--- Supplied passage ---
+ + + + + + +
6. Nacpan Beach & El Nido — Palawan, Philippines

El Nido is the gateway to the Bacuit Archipelago — a cluster of limestone islands, hidden lagoons, and white-sand beaches that constitute, in my honest assessment, the most beautiful coastal landscape in Southeast Asia. The Big Lagoon and Small Lagoon are clichés for a reason: jade-green water enclosed by sheer karst walls, kayakable, snorkellable, and still capable of leaving experienced travellers speechless. Nacpan Beach, a 45-minute drive north of El Nido town, is the region's best traditional beach — a 4-kilometre crescent of golden sand backed by coconut palms, with gentle surf and almost no development. It is what Boracay looked like 25 years ago. **How to get there:** Fly to El Nido (ENI) from Manila or Cebu (1–1.5h, $80–150 one way). Alternatively, fly to Puerto Princesa and drive 5–6 hours. For Nacpan, hire a tricycle or motorbike from El Nido town. **Best month:** Late January through March — dry, sunny, calm seas. Avoid July–October (southwest monsoon brings heavy rain and some island-hopping tours are cancelled). **Honest downside:** El Nido town itself is congested, noisy, and underpowered (brownouts are common). The island-hopping tours (Tours A, B, C, D) are heavily trafficked — over 200 boats visit the Big Lagoon daily in peak season. Go early or go off-season. **Cost indicator:** El Nido is remarkably affordable. Comfortable beachfront cottages run $50–80/night, island-hopping day tours cost $20–30 per person with lunch, and a seafood dinner in town is $8–12. Budget travellers can operate on $35–50/day.

El Nido Palawan Philippines lagoon with limestone cliffs and turquoise water
El Nido's Big Lagoon — kayak access only, and worth every paddle stroke.
+ + + + + + +
--- Written task 1 ---
Decide whether each statement agrees with the El Nido passage. Answer yes or no for each, and quote the words from the passage that decide it.
(a) Nacpan Beach is a 45-minute drive south of El Nido town.
(b) Island-hopping day tours in El Nido cost $20–30 per person, with lunch included.
(c) July through October is the recommended season for visiting El Nido.
--- Written task 2 ---
Pick up the El Nido passage after its final line and write what comes next.

--- Source material ---
+ + + + + + +
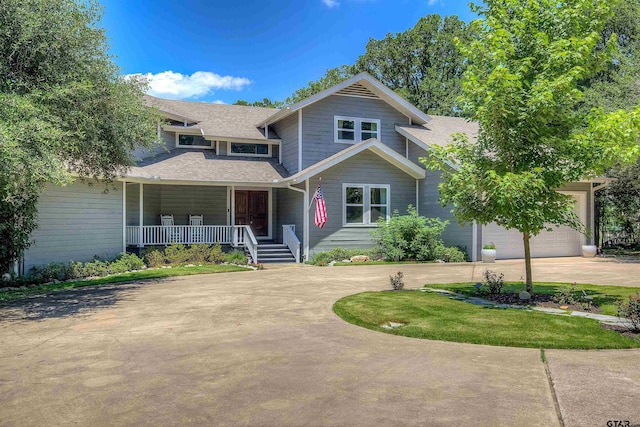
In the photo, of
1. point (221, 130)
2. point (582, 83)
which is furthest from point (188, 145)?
+ + + + + + +
--- Expected answer 1 ---
(a) No: "a 45-minute drive north of El Nido town"
(b) Yes: "island-hopping day tours cost $20–30 per person with lunch"
(c) No: "Avoid July–October (southwest monsoon brings heavy rain and some island-hopping tours are cancelled)"

--- Expected answer 2 ---
Europe: the Mediterranean's best-kept secrets

Europe does not immediately come to mind when people think 'best beaches in the world,' and that is a mistake. The Mediterranean coast — particularly Greece, Sardinia, and Portugal's Algarve — has beaches that rival the tropics for beauty and dramatically outperform them for culture, cuisine, and day-trip variety. The water is cooler (20–26°C in summer), the sand is sometimes coarser, and you will not find the year-round warmth of the Caribbean. What you get instead is a beach morning followed by a medieval village lunch followed by a sunset on a clifftop terrace with local wine that costs $6 a glass. That combination does not exist anywhere else.

7. Navagio (Shipwreck Beach) — Zakynthos, Greece

Navagio is arguably the single most iconic beach image in the world: a white-sand cove enclosed on three sides by towering limestone cliffs, with the rusted hull of a smugglers' ship (the MV Panagiotis, beached since 1980) sitting on the sand. The reality matches the image. The cliffs really are that white. The water really is that blue. The ship really is sitting there, rusting photogenically in the Ionian sun. The catch is access. There is no road down to the beach — you can only arrive by boat (from Zakynthos town or Porto Vromi, 30–60 min, $15–30 return) or see it from the cliffside viewpoint above. The boat trips are heavily scheduled and the beach gets crowded between 11am and 2pm in July–August. The cliffside viewpoint — the one from every Instagram photo — is free and spectacular, particularly at sunset. **How to get there:** Fly to Zakynthos (ZTH) — seasonal direct flights from London, Frankfurt, Amsterdam, or connect via Athens. Boat trips to the beach depart daily from the harbour. **Best month:** Late May or September — warm enough to swim (22–25°C), significantly fewer tour boats, golden-hour light lasts longer. **Honest downside:** You cannot stay at the beach — it is a day-trip-only destination. The boat ride can be rough in wind. Zakynthos's north coast (where the viewpoint is) is underdeveloped; most hotels are in the south, 40–60 minutes away by car.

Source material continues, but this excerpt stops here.